R: Post-hoc pooling

pooling {GAD}

R Documentation

Post-hoc pooling

Description

Performs a post-hoc pooling by combining or completely excluding terms from linear models

Usage

pooling(object, term = NULL, method = "pool", anova.tab = NULL)

Arguments

`object`	an object of class "`lm`", containing the specified design with random and/or fixed factors.
`term`	the term which will be removed from model.
`method`	method for removing a term from the model. Could be `method = "eliminate"` for completely exclude the term from model, or `method = "pool"` for pool the selected term with its appropriated F-ratio. Default to `method = "pool"`.
`anova.tab`	an object containing the results returned by `gad` or `pooling` functions. See examples below.

Details

Post-hoc pooling is a procedure to remove terms from a model. It might be done by several reasons: (i) lack of evidence against the null hypothesis of that term; (ii) a negative estimate of that term's component of variation (Fletcher and Underwood, 2002); (iii) the hypothesis of interest can not be tested until some terms are excluded from the model (Anderson et al., 2008). According to literature the term's p-value should exceed 0.25 before removing it (Underwood, 1997).

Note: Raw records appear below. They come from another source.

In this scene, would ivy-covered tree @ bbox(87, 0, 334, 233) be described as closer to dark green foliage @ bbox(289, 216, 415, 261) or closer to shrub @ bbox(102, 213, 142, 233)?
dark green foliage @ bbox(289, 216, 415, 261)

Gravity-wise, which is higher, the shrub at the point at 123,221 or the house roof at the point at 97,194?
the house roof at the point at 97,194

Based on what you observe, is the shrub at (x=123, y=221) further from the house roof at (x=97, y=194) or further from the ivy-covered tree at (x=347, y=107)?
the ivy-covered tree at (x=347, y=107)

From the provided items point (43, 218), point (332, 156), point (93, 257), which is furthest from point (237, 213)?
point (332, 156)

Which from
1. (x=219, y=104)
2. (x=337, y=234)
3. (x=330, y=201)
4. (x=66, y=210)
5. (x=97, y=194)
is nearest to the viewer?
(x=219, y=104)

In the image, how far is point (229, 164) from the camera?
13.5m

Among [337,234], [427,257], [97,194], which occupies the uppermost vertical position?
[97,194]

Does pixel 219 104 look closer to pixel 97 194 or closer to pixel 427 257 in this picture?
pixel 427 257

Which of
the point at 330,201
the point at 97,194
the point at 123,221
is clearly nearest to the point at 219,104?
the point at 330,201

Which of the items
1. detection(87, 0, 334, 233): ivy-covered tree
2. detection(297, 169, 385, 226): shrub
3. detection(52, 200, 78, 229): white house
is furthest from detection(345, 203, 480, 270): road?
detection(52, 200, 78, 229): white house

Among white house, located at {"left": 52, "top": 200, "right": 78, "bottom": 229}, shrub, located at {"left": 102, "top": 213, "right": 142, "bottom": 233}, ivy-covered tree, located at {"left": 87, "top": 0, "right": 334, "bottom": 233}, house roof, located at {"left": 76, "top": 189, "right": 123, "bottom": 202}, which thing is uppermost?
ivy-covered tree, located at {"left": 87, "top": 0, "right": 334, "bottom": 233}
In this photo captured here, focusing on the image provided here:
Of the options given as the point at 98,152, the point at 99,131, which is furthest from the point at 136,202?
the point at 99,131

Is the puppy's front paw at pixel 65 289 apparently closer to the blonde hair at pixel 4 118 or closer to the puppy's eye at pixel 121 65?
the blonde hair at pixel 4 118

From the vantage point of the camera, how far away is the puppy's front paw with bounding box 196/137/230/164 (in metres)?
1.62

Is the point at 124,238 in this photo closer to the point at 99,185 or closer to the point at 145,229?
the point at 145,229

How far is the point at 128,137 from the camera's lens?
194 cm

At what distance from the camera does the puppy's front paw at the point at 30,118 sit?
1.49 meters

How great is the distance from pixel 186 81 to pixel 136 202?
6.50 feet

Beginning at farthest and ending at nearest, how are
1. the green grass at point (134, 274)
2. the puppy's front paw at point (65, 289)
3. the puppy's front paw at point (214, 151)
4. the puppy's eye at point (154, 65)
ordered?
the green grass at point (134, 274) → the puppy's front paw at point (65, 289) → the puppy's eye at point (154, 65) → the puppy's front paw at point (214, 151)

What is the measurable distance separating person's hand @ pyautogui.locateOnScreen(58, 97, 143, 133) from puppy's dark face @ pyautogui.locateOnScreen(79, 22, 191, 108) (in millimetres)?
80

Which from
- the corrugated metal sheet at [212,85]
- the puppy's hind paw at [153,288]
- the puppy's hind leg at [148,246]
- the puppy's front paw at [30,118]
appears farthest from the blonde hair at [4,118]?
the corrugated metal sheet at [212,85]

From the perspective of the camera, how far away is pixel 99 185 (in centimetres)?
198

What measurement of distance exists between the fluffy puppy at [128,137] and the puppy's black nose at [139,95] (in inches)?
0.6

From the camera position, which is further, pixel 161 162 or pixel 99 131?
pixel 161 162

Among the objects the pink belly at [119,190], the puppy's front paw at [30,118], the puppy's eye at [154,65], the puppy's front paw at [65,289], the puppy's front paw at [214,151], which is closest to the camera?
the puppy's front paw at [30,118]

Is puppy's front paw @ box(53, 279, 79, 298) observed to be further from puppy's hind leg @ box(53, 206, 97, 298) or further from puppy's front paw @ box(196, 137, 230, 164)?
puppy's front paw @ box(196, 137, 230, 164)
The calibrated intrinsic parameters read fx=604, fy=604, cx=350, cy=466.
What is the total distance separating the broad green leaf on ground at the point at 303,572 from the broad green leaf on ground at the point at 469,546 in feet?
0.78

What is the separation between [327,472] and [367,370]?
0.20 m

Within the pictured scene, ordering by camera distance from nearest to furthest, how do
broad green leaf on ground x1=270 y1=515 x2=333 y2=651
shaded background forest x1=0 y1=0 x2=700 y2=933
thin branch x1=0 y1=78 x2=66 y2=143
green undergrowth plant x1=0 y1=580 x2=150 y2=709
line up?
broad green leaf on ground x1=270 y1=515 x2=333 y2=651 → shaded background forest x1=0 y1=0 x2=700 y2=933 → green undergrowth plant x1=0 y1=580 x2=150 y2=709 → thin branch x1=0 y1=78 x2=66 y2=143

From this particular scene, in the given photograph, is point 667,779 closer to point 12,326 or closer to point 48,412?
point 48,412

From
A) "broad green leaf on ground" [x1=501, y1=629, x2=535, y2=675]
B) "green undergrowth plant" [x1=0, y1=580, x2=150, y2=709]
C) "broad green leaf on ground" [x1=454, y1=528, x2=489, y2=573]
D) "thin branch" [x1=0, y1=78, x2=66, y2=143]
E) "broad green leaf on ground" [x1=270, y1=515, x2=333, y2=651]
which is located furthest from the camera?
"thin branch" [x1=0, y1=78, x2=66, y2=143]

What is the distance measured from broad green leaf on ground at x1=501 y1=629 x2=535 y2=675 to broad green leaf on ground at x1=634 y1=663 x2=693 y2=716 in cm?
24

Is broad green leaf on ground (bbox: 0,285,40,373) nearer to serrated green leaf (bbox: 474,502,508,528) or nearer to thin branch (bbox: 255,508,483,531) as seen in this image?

There are two different methods to remove a term from the model, determinated by method argument. When method = "eliminate" the chosen term is completely excluded from the model and its sum of squares and degrees of freedom are pooled with the residual sum of squares and degrees of freedom, as if the selected term had never been part of the model. When method = "pool" the chosen term's sum of squares and degrees of freedom are pooled with its denominator's sum of squares and degrees of freedom. The removal of terms using method = "pool" will be appropriated for most of situations (Anderson et al., 2008).

Note that removing a term has consequences for the construction of F-ratios (or quasi F-ratios), p-values and the estimation of components for the remaining terms, so should be done wisely. When there is more than one term which might be removed from the model (which p-value exceed 0.25), it is recommended to begin with the one having the smallest mean square (Anderson et. al, 2008).

Function pooling removes one term at once. After the removal of the term of interest, one should re-assess whether or not more terms should be removed. If it is the case, the output of pooling function should be stored in a new object and the function should be run again, using this new object in the data argument. This can be done successively. The way of pooling function does the analysis, step-by-step and storing the result in a new object at each step, gives the user total control of what happens and makes it easier return to the previous results.

Value

A list of length 4, containing the table of pooled terms ($pool.table), the mean squares estimates ($mse), the F-ratio versus ($f.versus) and the result of the analysis of variance ($anova).

Author(s)

Eliandro Gilbert (eliandrogilbert@gmail.com)

References

Anderson, M.J., Gorley, R.N., Clarke, K.R. 2008. PERMANOVA+ for PRIMER: Guide to Software and Statistical Methods. PRIMER-E: Plymouth, UK.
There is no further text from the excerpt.